* [Supplied material]
§ §

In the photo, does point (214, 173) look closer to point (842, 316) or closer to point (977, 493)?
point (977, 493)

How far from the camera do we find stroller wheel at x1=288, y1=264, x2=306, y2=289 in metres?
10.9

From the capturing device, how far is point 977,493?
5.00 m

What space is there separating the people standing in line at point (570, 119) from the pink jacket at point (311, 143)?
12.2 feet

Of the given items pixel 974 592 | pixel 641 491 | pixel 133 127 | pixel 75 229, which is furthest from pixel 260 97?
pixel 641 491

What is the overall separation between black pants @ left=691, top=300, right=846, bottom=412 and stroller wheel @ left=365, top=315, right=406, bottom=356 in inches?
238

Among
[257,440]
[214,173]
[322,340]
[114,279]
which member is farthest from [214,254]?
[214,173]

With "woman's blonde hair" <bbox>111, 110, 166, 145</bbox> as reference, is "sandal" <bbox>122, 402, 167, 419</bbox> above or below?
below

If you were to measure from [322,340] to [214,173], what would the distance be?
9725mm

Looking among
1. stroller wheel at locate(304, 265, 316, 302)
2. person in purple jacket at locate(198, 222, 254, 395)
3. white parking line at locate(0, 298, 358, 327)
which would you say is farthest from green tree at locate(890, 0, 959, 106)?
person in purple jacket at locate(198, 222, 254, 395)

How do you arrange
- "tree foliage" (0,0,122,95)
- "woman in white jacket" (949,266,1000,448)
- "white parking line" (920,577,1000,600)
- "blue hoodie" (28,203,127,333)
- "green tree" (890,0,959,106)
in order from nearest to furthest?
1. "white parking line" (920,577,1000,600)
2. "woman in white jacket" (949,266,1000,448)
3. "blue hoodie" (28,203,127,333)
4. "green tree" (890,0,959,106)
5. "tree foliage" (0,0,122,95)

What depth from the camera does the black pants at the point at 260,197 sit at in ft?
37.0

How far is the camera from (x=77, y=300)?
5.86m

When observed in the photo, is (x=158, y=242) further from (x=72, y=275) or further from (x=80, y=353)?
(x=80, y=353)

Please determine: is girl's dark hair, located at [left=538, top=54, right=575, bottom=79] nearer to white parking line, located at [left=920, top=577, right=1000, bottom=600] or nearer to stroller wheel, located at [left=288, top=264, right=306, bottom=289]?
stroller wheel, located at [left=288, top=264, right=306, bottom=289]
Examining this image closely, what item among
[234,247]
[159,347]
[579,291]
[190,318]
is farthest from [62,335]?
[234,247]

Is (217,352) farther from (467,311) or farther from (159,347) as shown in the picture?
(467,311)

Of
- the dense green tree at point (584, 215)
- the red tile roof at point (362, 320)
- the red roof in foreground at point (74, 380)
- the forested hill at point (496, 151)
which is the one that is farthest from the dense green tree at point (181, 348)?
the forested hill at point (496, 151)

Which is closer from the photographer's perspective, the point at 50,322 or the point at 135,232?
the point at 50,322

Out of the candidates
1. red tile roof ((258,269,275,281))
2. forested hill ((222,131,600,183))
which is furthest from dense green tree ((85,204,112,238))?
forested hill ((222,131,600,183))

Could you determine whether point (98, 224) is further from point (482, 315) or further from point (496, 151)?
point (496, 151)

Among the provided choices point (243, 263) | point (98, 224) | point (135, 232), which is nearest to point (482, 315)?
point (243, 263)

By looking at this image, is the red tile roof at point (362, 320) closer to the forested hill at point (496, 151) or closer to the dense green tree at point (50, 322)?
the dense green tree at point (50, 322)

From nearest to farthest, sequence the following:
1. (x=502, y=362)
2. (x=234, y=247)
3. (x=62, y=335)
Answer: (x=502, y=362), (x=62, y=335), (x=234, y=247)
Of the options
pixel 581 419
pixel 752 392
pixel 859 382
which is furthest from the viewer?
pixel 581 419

§ §

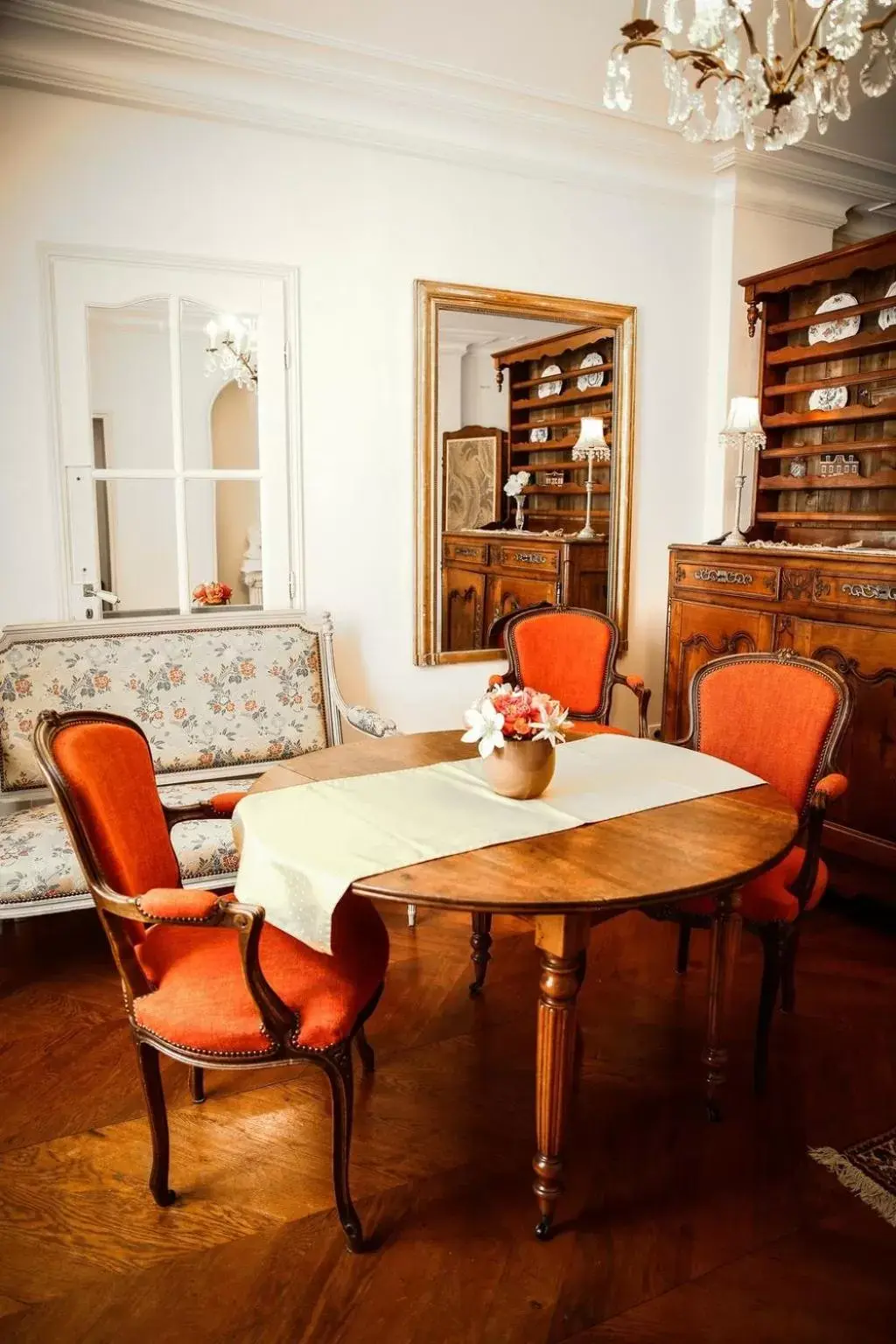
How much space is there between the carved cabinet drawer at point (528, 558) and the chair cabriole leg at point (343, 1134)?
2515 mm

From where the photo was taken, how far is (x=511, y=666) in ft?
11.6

§ §

* [Exercise aim] Revise the data starting at the line containing "Among the provided" and ending at the line containing "Answer: (x=502, y=362), (x=62, y=335), (x=234, y=247)" by swapping "red tile roof" for "terracotta roof" and keeping everything else unchanged. Return only those lines.

* [The response]
Among the provided choices point (243, 263) | point (98, 224) | point (135, 232), which is nearest to point (482, 315)?
point (243, 263)

By looking at this image, is the terracotta roof at point (362, 320) closer to the forested hill at point (496, 151) or closer to the dense green tree at point (50, 322)?
the dense green tree at point (50, 322)

From nearest to farthest, sequence the following:
1. (x=502, y=362)
2. (x=234, y=247)
3. (x=62, y=335)
Answer: (x=502, y=362), (x=62, y=335), (x=234, y=247)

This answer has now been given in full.